> [Document passage]
---+---

- Venue: Binjiang Gymnasium
- Dates: 2–7 October 2023

Medalists
| gold medal | Li Shifeng | China |
| silver medal | Shi Yuqi | China |
| bronze medal | Prannoy H. S. | India |
| bronze medal | Kodai Naraoka | Japan |

= Badminton at the 2022 Asian Games – Men's singles =

The badminton men's singles tournament at the 2022 Asian Games in Hangzhou took place from 2 to 7 October 2023 at Binjiang Gymnasium.

== Schedule ==
All times are China Standard Time (UTC+08:00)

---+---

> [Data]
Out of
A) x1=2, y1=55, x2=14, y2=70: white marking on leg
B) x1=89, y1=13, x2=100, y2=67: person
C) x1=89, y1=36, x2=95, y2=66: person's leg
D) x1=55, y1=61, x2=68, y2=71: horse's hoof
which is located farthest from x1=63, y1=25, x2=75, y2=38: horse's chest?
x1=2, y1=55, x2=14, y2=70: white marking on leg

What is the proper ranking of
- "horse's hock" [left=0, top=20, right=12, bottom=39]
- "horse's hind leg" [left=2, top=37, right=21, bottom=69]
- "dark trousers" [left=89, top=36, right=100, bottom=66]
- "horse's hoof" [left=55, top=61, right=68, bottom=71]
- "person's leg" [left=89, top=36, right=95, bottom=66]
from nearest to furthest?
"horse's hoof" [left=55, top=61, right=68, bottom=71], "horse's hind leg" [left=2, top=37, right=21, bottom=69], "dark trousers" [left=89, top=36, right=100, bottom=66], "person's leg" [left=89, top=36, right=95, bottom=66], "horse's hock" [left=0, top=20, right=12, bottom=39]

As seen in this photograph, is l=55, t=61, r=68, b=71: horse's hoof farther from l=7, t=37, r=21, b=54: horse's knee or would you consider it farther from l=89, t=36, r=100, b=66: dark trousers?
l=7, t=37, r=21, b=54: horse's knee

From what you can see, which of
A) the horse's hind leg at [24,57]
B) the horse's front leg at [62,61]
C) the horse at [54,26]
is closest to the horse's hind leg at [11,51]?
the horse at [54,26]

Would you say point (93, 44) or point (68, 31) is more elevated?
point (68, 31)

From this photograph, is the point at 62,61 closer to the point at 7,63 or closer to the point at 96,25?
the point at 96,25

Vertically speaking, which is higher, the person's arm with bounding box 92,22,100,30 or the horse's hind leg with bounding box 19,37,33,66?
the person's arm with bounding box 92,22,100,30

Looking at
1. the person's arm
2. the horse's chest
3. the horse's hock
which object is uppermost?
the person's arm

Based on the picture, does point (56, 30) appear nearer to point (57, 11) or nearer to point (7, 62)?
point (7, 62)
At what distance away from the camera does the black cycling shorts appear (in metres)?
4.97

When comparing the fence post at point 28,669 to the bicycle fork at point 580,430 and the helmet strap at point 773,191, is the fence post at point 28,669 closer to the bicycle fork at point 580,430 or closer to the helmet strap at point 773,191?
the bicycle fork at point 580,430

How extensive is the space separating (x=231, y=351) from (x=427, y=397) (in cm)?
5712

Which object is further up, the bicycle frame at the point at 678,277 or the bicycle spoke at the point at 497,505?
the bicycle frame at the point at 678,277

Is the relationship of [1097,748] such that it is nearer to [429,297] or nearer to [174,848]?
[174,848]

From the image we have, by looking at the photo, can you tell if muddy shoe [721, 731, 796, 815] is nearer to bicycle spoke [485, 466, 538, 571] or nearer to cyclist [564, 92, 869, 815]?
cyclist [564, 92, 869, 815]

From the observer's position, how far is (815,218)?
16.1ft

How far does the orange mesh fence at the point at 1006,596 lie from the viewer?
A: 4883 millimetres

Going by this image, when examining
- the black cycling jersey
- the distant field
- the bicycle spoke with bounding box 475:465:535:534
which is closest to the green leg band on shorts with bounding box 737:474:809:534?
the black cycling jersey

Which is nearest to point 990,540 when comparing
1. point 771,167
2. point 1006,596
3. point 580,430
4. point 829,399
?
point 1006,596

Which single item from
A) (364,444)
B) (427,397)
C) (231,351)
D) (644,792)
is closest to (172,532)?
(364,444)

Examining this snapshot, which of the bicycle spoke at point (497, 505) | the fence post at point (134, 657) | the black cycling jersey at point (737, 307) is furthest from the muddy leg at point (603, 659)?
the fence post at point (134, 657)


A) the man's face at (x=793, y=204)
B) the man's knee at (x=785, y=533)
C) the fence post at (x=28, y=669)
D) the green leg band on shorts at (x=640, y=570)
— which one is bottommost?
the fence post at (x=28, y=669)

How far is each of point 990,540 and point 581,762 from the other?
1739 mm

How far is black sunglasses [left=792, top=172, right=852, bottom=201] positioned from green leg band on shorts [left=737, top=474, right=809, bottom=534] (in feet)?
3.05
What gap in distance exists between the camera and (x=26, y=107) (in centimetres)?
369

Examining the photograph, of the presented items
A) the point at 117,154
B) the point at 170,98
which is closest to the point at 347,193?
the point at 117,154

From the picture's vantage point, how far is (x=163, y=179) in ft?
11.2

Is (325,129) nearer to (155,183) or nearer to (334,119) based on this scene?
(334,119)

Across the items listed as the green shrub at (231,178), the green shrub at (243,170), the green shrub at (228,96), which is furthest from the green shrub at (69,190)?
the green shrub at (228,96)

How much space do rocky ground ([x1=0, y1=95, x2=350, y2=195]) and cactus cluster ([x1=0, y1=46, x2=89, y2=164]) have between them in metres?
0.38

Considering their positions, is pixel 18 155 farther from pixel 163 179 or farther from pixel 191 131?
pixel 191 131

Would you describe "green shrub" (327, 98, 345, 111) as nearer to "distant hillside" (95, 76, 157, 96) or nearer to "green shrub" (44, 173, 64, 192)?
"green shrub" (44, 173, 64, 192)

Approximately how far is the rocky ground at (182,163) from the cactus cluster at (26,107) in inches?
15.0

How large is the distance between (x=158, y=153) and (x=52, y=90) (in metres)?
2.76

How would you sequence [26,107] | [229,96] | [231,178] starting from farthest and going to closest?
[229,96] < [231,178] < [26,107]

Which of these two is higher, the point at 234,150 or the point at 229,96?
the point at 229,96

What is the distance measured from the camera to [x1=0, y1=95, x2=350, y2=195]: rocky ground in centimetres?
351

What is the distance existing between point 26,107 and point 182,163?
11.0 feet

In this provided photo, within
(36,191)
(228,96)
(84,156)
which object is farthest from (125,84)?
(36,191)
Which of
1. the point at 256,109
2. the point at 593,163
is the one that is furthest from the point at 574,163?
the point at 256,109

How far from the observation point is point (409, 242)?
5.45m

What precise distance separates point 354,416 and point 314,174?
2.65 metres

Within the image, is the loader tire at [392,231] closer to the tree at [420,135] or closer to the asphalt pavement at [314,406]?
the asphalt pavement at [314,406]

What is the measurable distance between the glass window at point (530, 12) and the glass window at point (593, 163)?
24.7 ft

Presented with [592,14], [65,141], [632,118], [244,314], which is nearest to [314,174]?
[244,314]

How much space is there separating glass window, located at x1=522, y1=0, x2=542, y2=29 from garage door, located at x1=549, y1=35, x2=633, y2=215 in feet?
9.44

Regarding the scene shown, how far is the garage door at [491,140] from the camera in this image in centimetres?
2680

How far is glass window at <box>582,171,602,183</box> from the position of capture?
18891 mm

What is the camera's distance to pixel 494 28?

---+---

> [What you will do] Extend the page on men's singles badminton at the 2022 Asian Games, picking up right after its last line.

> [Exercise output]
| Date | Time | Event |
|---|---|---|
| Monday, 2 October 2023 | 10:00 | Round of 64 |
| Tuesday, 3 October 2023 | 10:00 | Round of 32 |
| Wednesday, 4 October 2023 | 10:00 | Round of 16 |
| Thursday, 5 October 2023 | 9:00 | Quarterfinals |
| Friday, 6 October 2023 | 9:00 | Semifinals |
| Saturday, 7 October 2023 | 16:45 | Gold medal match |

== Results ==
=== Seeds ===

1. Anthony Sinisuka Ginting (INA) (quarter-finals)
2. Kodai Naraoka (JPN) (semi-finals)
3. Kunlavut Vitidsarn (THA) (third round)
4. Shi Yuqi (CHN) (final)
5. Prannoy H. S. (IND) (semi-finals)
6. Li Shifeng (CHN) (champion)
7. Loh Kean Yew (SGP) (second round)
8. Jonatan Christie (INA) (second round)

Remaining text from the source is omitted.